-- BEGIN Document segment --
110 years ago, on this day in 1901, a drilling derrick at Spindletop Hill near Beaumont, Texas, produces an enormous gusher of crude oil, coating the landscape for hundreds of feet and signaling the advent of the American oil industry.

http://i844.photobucket.com/albums/ab7/Okla-homey/Spindletop_gusher_sml.jpg
Spindletop No. 1

The geyser was discovered at a depth of over 1,000 feet, flowed at an initial rate of approximately 100,000 barrels a day and took nine days to cap. Following the discovery, petroleum, which until that time had been used in the U.S. primarily as a lubricant and in kerosene for lamps, would become the main fuel source for new inventions such as cars and airplanes; coal-powered forms of transportation including ships and trains would also convert to the liquid fuel.

http://i844.photobucket.com/albums/ab7/Okla-homey/spindletop-1.jpg

Crude oil, which became the world's first trillion-dollar industry, is a natural mix of hundreds of different hydrocarbon compounds trapped in underground rock. The hydrocarbons were formed millions of years ago when tiny aquatic plants and animals died and settled on the bottoms of ancient waterways, creating a thick layer of organic material. Sediment later covered this material, putting heat and pressure on it and transforming it into the petroleum that comes out of the ground today.
-- END Document segment --
-- BEGIN Dataset content --
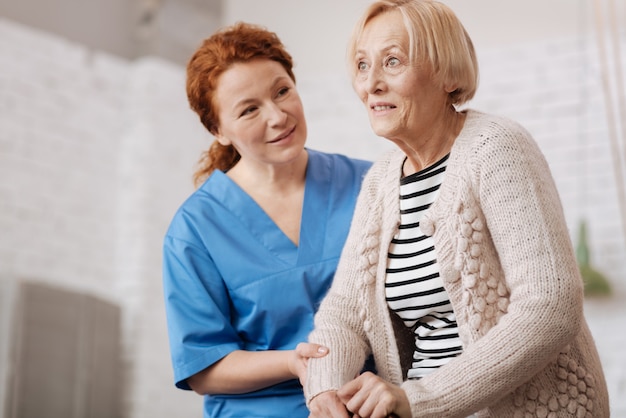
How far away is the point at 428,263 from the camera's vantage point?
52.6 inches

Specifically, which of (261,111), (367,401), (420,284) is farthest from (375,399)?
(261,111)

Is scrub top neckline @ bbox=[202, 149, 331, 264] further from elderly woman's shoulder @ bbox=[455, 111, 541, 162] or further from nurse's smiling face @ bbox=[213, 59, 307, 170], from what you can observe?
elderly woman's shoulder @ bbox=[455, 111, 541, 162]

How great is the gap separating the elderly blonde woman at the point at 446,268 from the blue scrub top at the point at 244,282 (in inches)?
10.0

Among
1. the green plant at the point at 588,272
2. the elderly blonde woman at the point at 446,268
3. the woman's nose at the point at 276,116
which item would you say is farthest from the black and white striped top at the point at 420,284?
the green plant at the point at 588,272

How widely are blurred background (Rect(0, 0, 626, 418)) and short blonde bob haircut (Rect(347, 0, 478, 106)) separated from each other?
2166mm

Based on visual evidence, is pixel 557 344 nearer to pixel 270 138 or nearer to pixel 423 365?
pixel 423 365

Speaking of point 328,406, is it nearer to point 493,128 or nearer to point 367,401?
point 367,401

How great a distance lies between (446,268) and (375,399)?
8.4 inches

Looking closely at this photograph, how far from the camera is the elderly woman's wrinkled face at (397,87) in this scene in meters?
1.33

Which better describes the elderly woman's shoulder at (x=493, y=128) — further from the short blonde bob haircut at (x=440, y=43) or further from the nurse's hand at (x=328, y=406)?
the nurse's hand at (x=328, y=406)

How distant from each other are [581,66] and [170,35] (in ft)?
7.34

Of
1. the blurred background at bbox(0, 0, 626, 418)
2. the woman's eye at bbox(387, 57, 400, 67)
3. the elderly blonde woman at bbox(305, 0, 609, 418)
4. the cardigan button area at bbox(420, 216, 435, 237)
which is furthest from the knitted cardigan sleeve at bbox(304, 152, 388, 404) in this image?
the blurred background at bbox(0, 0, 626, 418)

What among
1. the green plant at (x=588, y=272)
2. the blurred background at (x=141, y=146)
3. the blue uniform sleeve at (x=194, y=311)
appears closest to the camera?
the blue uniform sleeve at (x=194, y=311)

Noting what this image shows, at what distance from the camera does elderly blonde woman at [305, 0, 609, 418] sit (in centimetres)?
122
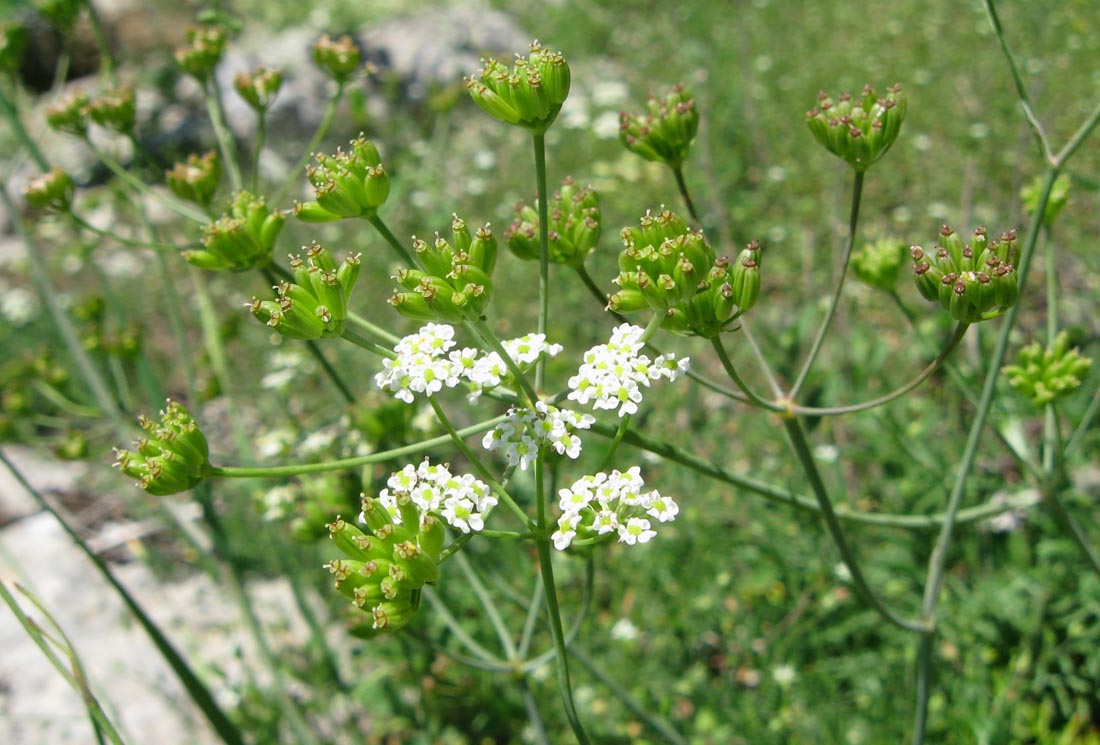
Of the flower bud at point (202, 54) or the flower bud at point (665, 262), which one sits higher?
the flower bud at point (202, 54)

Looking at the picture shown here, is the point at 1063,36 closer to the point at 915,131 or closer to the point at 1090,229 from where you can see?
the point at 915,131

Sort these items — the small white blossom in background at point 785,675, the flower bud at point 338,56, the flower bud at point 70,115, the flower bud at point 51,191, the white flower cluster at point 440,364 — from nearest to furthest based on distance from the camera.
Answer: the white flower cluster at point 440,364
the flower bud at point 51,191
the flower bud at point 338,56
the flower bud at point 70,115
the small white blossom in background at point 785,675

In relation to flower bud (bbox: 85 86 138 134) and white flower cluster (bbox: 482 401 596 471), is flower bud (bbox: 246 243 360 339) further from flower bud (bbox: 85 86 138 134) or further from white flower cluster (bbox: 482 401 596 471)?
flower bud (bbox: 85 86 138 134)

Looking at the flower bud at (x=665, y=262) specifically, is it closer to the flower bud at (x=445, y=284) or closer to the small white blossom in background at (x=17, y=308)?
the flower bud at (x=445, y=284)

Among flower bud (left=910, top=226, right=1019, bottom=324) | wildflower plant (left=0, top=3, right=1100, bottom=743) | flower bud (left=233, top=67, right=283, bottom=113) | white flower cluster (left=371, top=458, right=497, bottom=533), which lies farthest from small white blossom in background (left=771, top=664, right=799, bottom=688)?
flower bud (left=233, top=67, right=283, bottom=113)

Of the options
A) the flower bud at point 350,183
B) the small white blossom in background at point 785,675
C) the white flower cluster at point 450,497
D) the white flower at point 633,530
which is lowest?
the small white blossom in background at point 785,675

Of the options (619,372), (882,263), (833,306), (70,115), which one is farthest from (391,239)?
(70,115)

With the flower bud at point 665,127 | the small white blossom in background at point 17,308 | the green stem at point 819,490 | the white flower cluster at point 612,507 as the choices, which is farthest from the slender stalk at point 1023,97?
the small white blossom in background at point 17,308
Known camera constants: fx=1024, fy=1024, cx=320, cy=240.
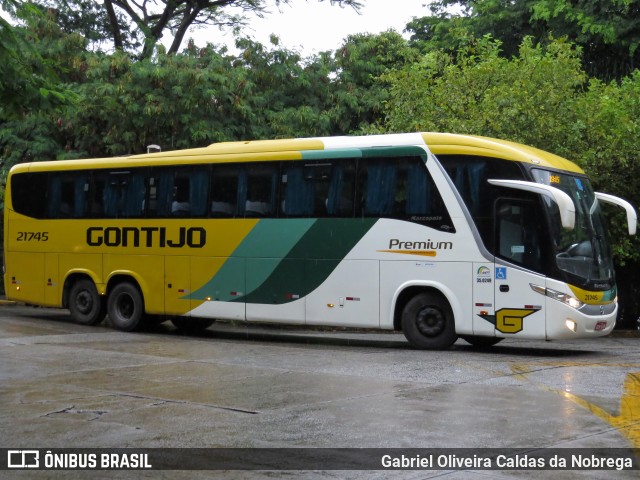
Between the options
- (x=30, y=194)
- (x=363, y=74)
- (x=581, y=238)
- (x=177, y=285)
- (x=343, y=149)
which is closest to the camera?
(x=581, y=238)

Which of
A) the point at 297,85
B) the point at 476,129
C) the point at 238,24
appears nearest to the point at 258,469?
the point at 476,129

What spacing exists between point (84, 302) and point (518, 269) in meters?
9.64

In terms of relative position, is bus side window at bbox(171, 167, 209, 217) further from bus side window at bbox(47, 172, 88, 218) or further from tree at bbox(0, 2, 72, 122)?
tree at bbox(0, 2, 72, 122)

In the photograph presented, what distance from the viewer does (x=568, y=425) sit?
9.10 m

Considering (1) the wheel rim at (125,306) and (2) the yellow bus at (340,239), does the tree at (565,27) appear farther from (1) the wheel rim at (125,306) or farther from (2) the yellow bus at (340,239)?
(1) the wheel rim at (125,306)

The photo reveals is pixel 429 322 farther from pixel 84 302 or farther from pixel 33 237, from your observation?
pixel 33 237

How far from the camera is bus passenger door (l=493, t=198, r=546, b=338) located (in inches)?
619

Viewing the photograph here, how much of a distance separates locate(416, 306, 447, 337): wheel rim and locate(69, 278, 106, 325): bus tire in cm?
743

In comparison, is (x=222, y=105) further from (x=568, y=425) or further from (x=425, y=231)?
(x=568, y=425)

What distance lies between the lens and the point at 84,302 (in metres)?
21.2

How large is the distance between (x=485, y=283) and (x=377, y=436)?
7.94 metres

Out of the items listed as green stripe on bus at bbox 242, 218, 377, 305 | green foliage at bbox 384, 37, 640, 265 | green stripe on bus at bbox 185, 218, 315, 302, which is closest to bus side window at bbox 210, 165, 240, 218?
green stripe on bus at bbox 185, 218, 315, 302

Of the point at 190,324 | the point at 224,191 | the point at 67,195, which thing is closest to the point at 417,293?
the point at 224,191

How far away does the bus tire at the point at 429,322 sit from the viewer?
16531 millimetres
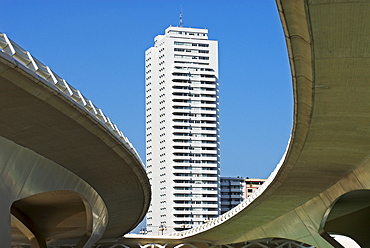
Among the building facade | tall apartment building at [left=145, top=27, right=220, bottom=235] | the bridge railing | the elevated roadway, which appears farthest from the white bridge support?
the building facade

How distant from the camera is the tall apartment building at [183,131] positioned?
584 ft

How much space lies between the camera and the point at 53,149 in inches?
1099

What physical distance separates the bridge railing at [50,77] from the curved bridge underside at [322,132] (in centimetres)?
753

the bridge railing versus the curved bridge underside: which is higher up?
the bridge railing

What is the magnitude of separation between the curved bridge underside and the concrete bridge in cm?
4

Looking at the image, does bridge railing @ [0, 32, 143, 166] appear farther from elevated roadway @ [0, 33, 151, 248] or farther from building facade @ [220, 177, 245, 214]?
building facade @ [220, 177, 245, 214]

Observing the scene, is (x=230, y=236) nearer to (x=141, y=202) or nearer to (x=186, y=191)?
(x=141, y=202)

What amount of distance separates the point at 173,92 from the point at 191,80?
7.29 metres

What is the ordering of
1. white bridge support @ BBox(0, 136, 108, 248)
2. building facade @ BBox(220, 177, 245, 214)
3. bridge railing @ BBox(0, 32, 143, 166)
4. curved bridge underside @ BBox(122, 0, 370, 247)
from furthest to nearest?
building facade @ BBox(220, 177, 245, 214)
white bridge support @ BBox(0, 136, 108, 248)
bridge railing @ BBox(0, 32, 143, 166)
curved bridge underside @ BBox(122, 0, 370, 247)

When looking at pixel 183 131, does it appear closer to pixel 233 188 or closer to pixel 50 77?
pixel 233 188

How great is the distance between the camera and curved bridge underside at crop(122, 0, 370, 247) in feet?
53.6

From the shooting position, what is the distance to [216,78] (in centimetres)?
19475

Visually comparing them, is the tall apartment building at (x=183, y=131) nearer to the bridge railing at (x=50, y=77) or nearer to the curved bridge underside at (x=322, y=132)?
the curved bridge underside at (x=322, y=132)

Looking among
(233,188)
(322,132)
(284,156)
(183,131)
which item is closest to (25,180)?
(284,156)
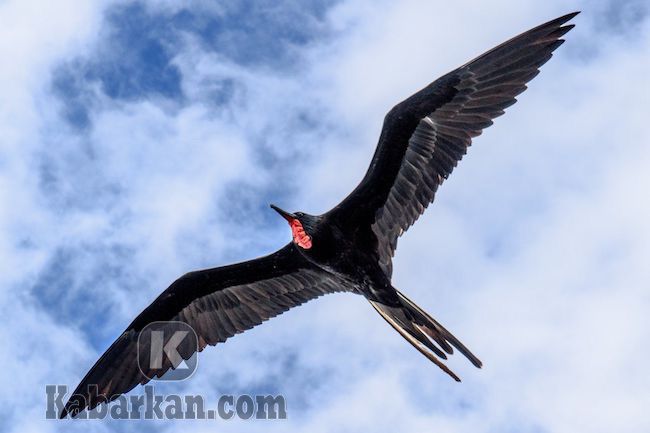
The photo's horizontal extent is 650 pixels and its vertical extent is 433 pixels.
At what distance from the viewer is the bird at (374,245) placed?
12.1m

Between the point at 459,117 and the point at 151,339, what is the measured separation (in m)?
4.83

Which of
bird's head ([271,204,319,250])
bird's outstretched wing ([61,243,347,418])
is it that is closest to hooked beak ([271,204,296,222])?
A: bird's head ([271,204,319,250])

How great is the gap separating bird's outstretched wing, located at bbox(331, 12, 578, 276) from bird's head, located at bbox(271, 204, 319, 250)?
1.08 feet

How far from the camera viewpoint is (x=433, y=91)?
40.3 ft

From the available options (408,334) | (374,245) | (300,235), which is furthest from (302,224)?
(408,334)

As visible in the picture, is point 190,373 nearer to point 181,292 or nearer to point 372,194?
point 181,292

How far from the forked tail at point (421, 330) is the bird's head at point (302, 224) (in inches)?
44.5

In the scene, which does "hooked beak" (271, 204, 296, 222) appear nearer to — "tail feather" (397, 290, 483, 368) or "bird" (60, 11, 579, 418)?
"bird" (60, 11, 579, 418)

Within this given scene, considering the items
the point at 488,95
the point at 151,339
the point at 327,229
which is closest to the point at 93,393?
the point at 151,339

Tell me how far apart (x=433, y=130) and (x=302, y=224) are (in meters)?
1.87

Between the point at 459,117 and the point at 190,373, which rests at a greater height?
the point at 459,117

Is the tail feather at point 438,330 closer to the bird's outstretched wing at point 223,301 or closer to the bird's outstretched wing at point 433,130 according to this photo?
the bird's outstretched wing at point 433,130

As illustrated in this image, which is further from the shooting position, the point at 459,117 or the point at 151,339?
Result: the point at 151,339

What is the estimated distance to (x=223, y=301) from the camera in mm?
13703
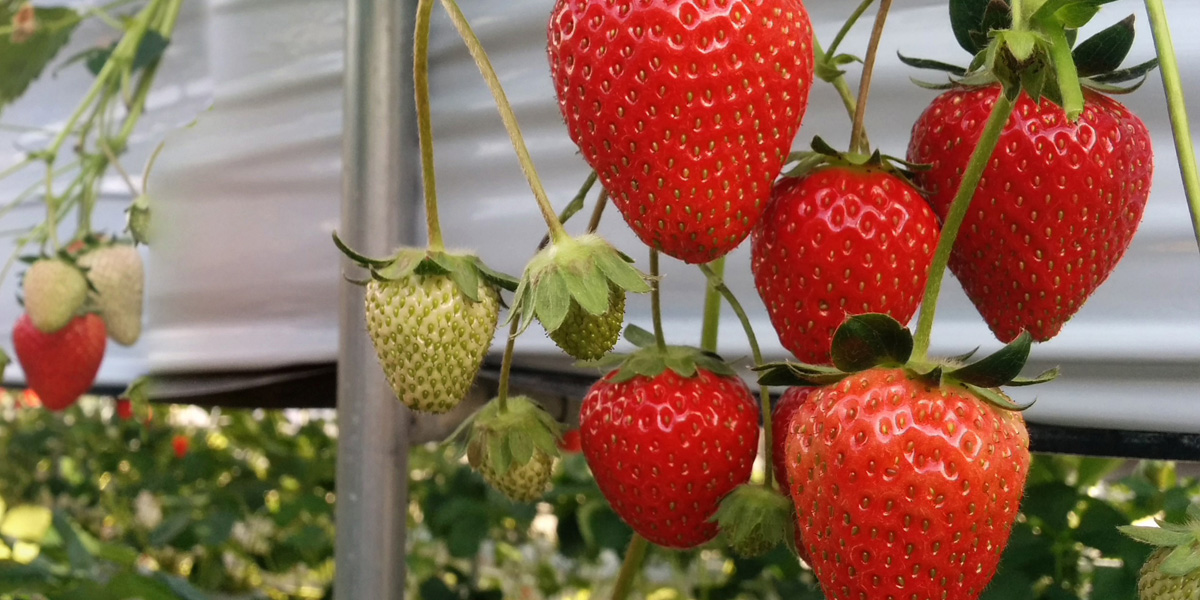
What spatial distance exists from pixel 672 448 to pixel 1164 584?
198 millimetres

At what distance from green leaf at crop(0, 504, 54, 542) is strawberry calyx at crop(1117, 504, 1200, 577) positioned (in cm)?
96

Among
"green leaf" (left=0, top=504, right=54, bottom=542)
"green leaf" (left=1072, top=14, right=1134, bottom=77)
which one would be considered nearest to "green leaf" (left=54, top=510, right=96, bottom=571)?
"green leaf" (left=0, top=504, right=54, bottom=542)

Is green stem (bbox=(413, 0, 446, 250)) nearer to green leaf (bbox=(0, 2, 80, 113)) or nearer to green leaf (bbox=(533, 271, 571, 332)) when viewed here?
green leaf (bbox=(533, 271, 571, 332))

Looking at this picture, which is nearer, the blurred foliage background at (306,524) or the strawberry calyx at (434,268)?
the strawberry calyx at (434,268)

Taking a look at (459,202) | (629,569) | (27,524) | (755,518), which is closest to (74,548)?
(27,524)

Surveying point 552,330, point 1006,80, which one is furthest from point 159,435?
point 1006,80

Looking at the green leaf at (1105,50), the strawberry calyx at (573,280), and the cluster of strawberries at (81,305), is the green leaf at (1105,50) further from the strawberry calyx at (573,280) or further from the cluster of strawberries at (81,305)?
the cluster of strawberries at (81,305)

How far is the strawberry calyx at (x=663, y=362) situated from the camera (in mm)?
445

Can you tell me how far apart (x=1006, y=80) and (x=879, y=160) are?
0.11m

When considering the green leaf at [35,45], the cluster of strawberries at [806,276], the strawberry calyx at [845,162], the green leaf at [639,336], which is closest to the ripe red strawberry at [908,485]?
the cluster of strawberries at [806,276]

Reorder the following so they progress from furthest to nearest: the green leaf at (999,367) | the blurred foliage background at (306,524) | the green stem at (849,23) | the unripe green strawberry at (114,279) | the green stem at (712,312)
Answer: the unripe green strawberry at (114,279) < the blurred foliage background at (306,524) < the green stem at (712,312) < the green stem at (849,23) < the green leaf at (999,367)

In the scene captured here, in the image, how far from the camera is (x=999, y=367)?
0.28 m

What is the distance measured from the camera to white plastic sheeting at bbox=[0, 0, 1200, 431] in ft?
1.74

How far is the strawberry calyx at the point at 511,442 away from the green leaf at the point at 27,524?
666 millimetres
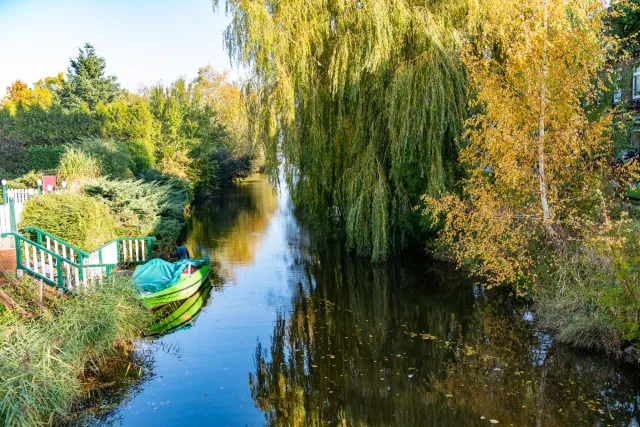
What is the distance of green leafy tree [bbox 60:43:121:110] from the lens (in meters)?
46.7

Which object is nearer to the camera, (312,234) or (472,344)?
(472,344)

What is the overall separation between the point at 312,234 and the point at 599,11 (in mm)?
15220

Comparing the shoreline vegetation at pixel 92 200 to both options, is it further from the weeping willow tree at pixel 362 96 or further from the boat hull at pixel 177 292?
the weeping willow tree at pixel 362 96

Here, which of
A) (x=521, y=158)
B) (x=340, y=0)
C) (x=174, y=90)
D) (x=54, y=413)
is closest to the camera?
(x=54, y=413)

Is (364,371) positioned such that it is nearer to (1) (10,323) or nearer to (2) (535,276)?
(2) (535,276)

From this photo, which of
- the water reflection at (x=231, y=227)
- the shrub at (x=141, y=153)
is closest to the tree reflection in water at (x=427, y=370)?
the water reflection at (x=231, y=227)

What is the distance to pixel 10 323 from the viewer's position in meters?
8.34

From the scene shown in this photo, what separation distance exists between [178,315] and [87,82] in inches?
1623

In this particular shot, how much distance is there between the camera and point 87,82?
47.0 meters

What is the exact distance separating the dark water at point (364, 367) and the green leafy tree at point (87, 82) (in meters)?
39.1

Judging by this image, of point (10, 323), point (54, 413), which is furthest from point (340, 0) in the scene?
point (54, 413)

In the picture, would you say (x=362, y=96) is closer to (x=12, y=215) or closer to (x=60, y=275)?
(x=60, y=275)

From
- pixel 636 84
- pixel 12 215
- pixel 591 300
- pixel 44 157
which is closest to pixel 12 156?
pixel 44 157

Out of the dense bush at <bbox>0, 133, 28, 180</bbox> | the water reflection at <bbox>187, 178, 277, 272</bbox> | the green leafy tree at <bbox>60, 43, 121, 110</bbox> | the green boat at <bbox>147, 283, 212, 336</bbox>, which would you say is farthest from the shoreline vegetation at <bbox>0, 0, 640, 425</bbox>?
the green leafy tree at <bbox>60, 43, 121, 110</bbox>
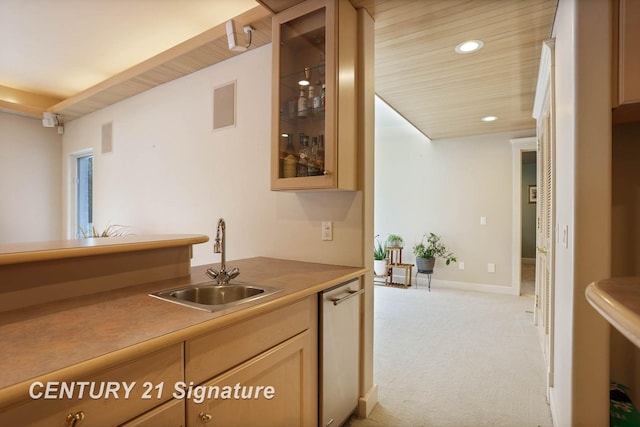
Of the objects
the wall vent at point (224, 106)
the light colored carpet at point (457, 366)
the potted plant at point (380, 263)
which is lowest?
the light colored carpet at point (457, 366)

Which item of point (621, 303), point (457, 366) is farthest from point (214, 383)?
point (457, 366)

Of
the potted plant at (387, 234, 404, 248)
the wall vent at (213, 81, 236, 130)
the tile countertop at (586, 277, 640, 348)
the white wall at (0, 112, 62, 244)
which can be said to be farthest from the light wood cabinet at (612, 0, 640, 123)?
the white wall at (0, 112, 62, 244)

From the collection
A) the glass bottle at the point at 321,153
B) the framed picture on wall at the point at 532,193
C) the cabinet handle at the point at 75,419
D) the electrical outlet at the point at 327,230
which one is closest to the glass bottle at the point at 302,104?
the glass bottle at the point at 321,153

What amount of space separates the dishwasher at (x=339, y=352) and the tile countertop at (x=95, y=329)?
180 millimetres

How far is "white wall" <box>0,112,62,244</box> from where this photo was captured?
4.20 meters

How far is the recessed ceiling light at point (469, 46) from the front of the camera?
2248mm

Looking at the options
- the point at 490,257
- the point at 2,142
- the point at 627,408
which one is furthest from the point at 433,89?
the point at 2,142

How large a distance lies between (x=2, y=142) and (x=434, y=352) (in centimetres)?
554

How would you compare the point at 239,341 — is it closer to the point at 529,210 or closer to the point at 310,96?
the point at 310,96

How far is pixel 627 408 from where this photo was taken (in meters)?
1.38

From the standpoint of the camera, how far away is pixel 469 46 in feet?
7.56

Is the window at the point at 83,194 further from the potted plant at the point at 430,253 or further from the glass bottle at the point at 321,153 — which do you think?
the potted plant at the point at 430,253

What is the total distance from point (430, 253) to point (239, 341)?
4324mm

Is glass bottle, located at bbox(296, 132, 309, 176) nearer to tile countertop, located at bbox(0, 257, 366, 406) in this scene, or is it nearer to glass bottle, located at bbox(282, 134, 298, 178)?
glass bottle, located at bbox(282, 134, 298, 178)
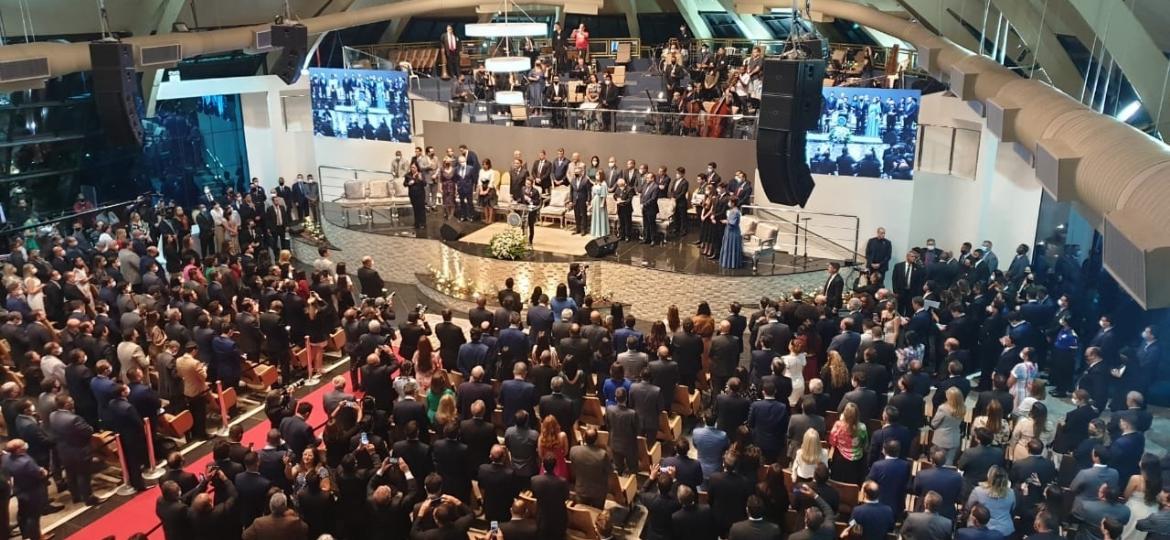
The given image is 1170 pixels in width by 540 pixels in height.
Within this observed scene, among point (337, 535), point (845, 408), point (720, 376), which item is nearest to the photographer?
-- END Dataset content --
What is expected >>
Repeat the passage of the Spindletop oil text between "110 years ago, on" and "American oil industry.", inclusive, keeping the wording unchanged.

Task response >>
110 years ago, on this day in 1901, a drilling derrick at Spindletop Hill near Beaumont, Texas, produces an enormous gusher of crude oil, coating the landscape for hundreds of feet and signaling the advent of the American oil industry.